Erhardt is optimistic the market can handle it, but acknowledges it's an open question.
“How deep,” he said, “is the rental market that supports the rents necessary for high-density construction?”
The new luxury apartments are competing with the thousands of single-family homes hitting the rental market, some owned by individual investors and others by multibillion-dollar investment firms such as New York's Blackstone Group.
Blackstone, through its subsidiary THR Fla LP, owns 552 single-family homes in Hillsborough County, more than any other entity, according to a review of Hillsborough County Property Appraiser's records.
This year, Blackstone knocked the federal government's Freddie Mac off its perch as Hillsborough's largest owner of single-family homes. Freddie Mac is the congressionally chartered company that underwrites many of the nation's residential mortgages. Close behind Blackstone are large investors from California and Minnesota.
Blackstone also owns 217 homes in Pinellas County, putting it second behind Fannie Mae. Fannie Mae, like Freddie Mac, is a leading source of residential mortgage credit.
The promise of rental income has also caught the attention of Atlanta-based home builder Beazer Corp.
A decade after building thousands of homes across the Tampa Bay region, Beazer created a subsidiary last year to buy empty houses and rent them. The new company operates in Florida, Arizona, Nevada and California.

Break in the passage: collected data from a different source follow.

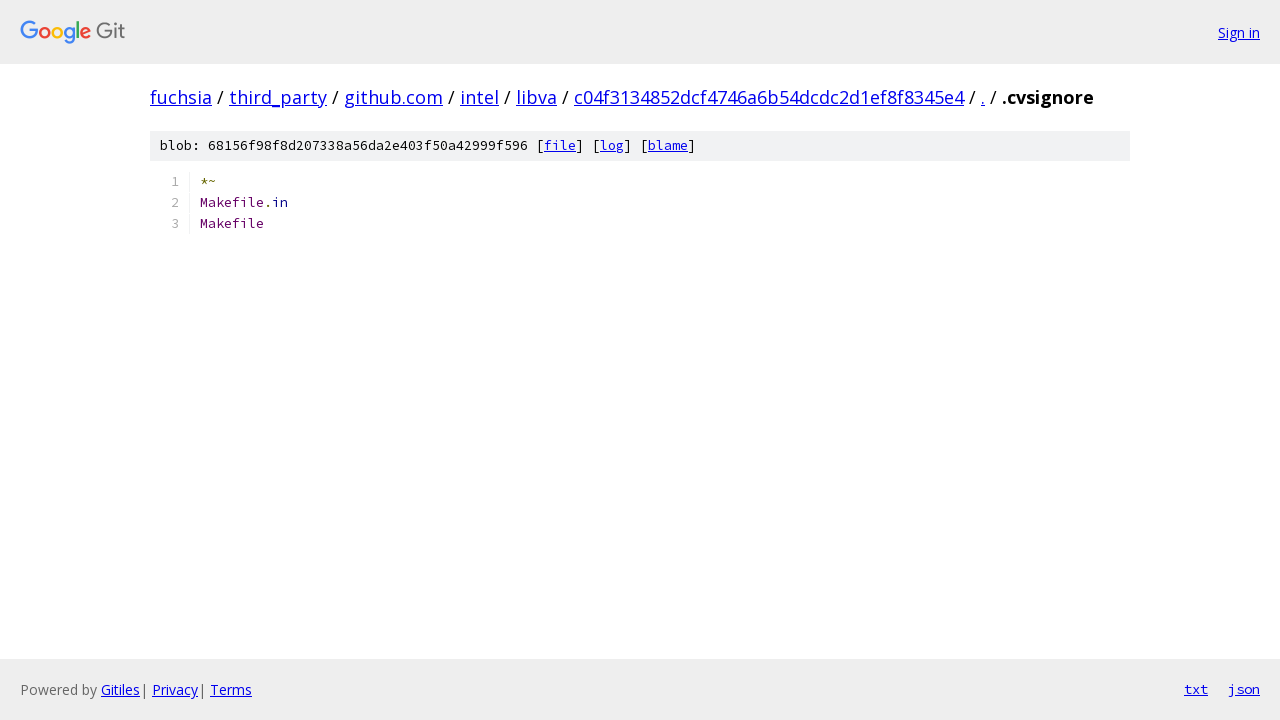

--- FILE ---
content_type: text/html; charset=utf-8
request_url: https://fuchsia.googlesource.com/third_party/github.com/intel/libva/+/c04f3134852dcf4746a6b54dcdc2d1ef8f8345e4/.cvsignore
body_size: 923
content:
<!DOCTYPE html><html lang="en"><head><meta charset="utf-8"><meta name="viewport" content="width=device-width, initial-scale=1"><title>.cvsignore - third_party/github.com/intel/libva - Git at Google</title><link rel="stylesheet" type="text/css" href="/+static/base.css"><link rel="stylesheet" type="text/css" href="/+static/prettify/prettify.css"><!-- default customHeadTagPart --></head><body class="Site"><header class="Site-header"><div class="Header"><a class="Header-image" href="/"><img src="//www.gstatic.com/images/branding/lockups/2x/lockup_git_color_108x24dp.png" width="108" height="24" alt="Google Git"></a><div class="Header-menu"> <a class="Header-menuItem" href="https://accounts.google.com/AccountChooser?faa=1&amp;continue=https://fuchsia.googlesource.com/login/third_party/github.com/intel/libva/%2B/c04f3134852dcf4746a6b54dcdc2d1ef8f8345e4/.cvsignore">Sign in</a> </div></div></header><div class="Site-content"><div class="Container "><div class="Breadcrumbs"><a class="Breadcrumbs-crumb" href="/?format=HTML">fuchsia</a> / <a class="Breadcrumbs-crumb" href="/third_party/">third_party</a> / <a class="Breadcrumbs-crumb" href="/third_party/github.com/">github.com</a> / <a class="Breadcrumbs-crumb" href="/third_party/github.com/intel/">intel</a> / <a class="Breadcrumbs-crumb" href="/third_party/github.com/intel/libva/">libva</a> / <a class="Breadcrumbs-crumb" href="/third_party/github.com/intel/libva/+/c04f3134852dcf4746a6b54dcdc2d1ef8f8345e4">c04f3134852dcf4746a6b54dcdc2d1ef8f8345e4</a> / <a class="Breadcrumbs-crumb" href="/third_party/github.com/intel/libva/+/c04f3134852dcf4746a6b54dcdc2d1ef8f8345e4/">.</a> / <span class="Breadcrumbs-crumb">.cvsignore</span></div><div class="u-sha1 u-monospace BlobSha1">blob: 68156f98f8d207338a56da2e403f50a42999f596 [<a href="/third_party/github.com/intel/libva/+/c04f3134852dcf4746a6b54dcdc2d1ef8f8345e4/.cvsignore">file</a>] [<a href="/third_party/github.com/intel/libva/+log/c04f3134852dcf4746a6b54dcdc2d1ef8f8345e4/.cvsignore">log</a>] [<a href="/third_party/github.com/intel/libva/+blame/c04f3134852dcf4746a6b54dcdc2d1ef8f8345e4/.cvsignore">blame</a>]</div><table class="FileContents"><tr class="u-pre u-monospace FileContents-line"><td class="u-lineNum u-noSelect FileContents-lineNum" data-line-number="1"></td><td class="FileContents-lineContents" id="1"><span class="pun">*~</span></td></tr><tr class="u-pre u-monospace FileContents-line"><td class="u-lineNum u-noSelect FileContents-lineNum" data-line-number="2"></td><td class="FileContents-lineContents" id="2"><span class="typ">Makefile</span><span class="pun">.</span><span class="kwd">in</span></td></tr><tr class="u-pre u-monospace FileContents-line"><td class="u-lineNum u-noSelect FileContents-lineNum" data-line-number="3"></td><td class="FileContents-lineContents" id="3"><span class="typ">Makefile</span></td></tr></table><script nonce="Ksu2h2-QR12qEH9Qa2p-4Q">for (let lineNumEl of document.querySelectorAll('td.u-lineNum')) {lineNumEl.onclick = () => {window.location.hash = `#${lineNumEl.getAttribute('data-line-number')}`;};}</script></div> <!-- Container --></div> <!-- Site-content --><footer class="Site-footer"><div class="Footer"><span class="Footer-poweredBy">Powered by <a href="https://gerrit.googlesource.com/gitiles/">Gitiles</a>| <a href="https://policies.google.com/privacy">Privacy</a>| <a href="https://policies.google.com/terms">Terms</a></span><span class="Footer-formats"><a class="u-monospace Footer-formatsItem" href="?format=TEXT">txt</a> <a class="u-monospace Footer-formatsItem" href="?format=JSON">json</a></span></div></footer></body></html>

Last May, company officials said the strategy was a way to make money in markets where Beazer could no longer afford to build homes. Company officials declined to be interviewed for this story.
Investors such as Blackstone and Beazer are entering a market long dominated by local property management companies like Rental Houses LLC.
Rental Houses President Dee Dee Cornelius said her Clearwater company has invested heavily in Hillsborough County with an eye on the long-term.
“We've had most of our homes now eight or nine years,” Cornelius said. “Our original plan was to finance them for 15 years and hold them for 15 years.”
Cornelius said her houses rent for about $1,500, and about a quarter of her renters fall into the “burdened” category.
“Some of them have credit issues,” she said. “But they also have a fair amount of available cash. I would certainly see them turning into homeowners.”
Cornelius said she sees the arrival of deep-pocketed investors such as Blackstone as a plus. They're fixing up houses many banks abandoned to blight, she said. They also are helping push up property values across the board, she said.
“It's a strong positive, not only for the housing market, but for communities,” said Tuccillo, the Florida Association of Realtors economist. “They're not slumlords or flippers. They've got to keep the homes up in quality.”
Ultimately, the future of the Tampa Bay area's rental market could be determined by people such as Mohammed Reza.
A 34-year-old physician from Boston, he's relocating to Tampa. He recently posted an ad on Craigslist seeking to rent a home or apartment for $700 a month.
He knows he may have to go higher. His target of $700 won't touch one of the new apartments hitting the market or most of the houses for rent.
“I would think $1,000 would be reasonable for a nice apartment,” Reza said.
“The other thing is it's almost cheaper to buy than to rent. But since we are not familiar with the area, it makes sense to rent for a few months before buying a condo or a house.”